The Large, Black Bag | Teen Ink

The Large, Black Bag

February 11, 2012
By xxSiennaSarcasm SILVER, Thomasville, Pennsylvania
xxSiennaSarcasm SILVER, Thomasville, Pennsylvania
9 articles 0 photos 9 comments

Favorite Quote:
"We loved with a love that was more than love"~Edgar Allan Poe


Victoria watches as her mother
drags a large, black bag behind her.
Every once in a while,
the bag would move.
For, Victoria's father, Edward,
was tied-up and trapped inside
the large, black bag.
Anne absolutely hated her husband.
But then again, she was also half-insane.
Her heart was burnt and black,
blacker than the large, black bag.
Victoria could do nothing,
but watch her mother and
cry her eyes out.
Once at the cemetery, Anne
unzipped the large, black bag,
revealing the out-cold Edward.
He passed out, due to the events occurring, and the fact that he was in a large, black bag.
Victoria shouted and screamed
at her mother,
but she was too scared to involve herself with her mother and
the large, black bag.
Standing in the drenching rain,
Anne grabbed the shovel that was
against the old, rusted gate. She
found Edward's planned grave area
and started to dig a deep trench
to bury the large, black bag.
When Victoria's mother was in the ground, she looked up at
her daughter's sad, sad face. But
she kept digging.
Victoria thought about pushing the dirt over her mother's head, but
she loved her too much.
The large, black bag shifted
an inch, Anne crawled out of the
ground and hit with the shovel,
the large, black bag.
Anne yanked Edward out of the
large, black bag and sent him
tumbling into the hole.

I awake to the sound of metal clanging, and in complete, dead
darkness.

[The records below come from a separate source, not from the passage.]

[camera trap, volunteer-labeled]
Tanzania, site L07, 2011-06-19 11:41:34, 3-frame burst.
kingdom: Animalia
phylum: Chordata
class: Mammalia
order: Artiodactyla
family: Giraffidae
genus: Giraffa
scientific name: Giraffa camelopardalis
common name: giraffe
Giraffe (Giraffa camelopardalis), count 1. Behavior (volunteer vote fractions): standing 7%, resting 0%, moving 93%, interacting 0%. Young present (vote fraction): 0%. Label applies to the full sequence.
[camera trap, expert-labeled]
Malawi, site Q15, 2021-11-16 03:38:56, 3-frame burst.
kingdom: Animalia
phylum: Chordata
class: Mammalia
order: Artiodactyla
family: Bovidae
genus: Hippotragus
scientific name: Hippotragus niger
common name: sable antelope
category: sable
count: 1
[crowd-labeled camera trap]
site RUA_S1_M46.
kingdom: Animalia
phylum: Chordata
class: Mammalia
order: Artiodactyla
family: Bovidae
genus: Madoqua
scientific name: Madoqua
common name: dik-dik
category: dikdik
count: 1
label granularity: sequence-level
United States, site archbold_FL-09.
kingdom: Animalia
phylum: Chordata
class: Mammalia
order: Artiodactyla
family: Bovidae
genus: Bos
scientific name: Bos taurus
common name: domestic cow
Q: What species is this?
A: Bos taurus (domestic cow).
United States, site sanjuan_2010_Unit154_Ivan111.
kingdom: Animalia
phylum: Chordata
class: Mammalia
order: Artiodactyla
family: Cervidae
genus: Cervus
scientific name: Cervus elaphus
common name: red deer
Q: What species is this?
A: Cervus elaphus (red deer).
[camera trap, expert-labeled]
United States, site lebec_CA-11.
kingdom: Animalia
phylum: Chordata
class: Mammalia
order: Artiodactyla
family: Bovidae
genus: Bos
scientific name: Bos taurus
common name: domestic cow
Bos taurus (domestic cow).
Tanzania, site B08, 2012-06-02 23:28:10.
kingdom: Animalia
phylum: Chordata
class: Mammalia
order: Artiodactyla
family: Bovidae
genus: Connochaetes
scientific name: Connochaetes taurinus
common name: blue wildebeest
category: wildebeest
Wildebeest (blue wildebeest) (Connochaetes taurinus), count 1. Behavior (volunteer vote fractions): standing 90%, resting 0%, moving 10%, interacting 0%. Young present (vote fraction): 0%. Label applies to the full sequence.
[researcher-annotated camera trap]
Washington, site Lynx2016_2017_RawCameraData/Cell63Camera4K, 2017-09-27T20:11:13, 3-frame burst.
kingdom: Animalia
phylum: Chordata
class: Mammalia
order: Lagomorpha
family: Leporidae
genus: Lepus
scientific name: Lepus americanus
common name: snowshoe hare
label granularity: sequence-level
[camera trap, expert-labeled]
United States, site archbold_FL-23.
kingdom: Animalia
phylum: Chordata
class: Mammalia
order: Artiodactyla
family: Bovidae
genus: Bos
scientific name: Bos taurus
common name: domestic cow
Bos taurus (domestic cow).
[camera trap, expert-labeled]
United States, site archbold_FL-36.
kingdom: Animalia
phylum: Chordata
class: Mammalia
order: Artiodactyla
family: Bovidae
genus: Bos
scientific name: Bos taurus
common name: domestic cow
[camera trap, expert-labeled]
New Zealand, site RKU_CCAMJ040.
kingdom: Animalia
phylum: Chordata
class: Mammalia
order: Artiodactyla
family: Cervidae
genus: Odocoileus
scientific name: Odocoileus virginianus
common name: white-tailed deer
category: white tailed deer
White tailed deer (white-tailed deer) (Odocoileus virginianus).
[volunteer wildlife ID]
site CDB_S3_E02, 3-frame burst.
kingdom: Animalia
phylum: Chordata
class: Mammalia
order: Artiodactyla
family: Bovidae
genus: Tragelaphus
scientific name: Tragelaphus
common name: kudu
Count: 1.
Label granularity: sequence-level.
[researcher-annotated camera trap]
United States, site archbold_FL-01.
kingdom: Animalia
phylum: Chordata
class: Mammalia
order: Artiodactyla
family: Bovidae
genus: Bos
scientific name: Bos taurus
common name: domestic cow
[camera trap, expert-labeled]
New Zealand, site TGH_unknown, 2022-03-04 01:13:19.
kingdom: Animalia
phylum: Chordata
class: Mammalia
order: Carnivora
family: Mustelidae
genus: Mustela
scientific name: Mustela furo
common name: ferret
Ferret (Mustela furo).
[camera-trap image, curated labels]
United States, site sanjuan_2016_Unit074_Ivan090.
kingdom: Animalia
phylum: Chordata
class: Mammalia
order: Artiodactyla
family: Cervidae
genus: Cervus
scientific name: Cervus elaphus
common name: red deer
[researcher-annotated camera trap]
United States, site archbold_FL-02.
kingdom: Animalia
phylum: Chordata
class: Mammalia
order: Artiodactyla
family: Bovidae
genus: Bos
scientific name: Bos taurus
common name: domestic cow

No stars.
There seems to be something
falling over me, I am laying down.
I open my eyes, only to
have them drowned in mud and rain.
I can see a black mass, a bag,
lying on the ground above me,
a large, black bag.
This must be a dream, it must be!
What frightens me, is that
I can hear my baby girl crying,
mixed with the sound of thunder.
I scream, "What is this?! A joke?!"
It was not a joke.
It was not a dream.
I was being buried alive.


The author's comments:
I thought this would be an interesting topic to write a narrative poem about. A little girl having to watch her dad being buried alive, by her mom...Isn't it lovely?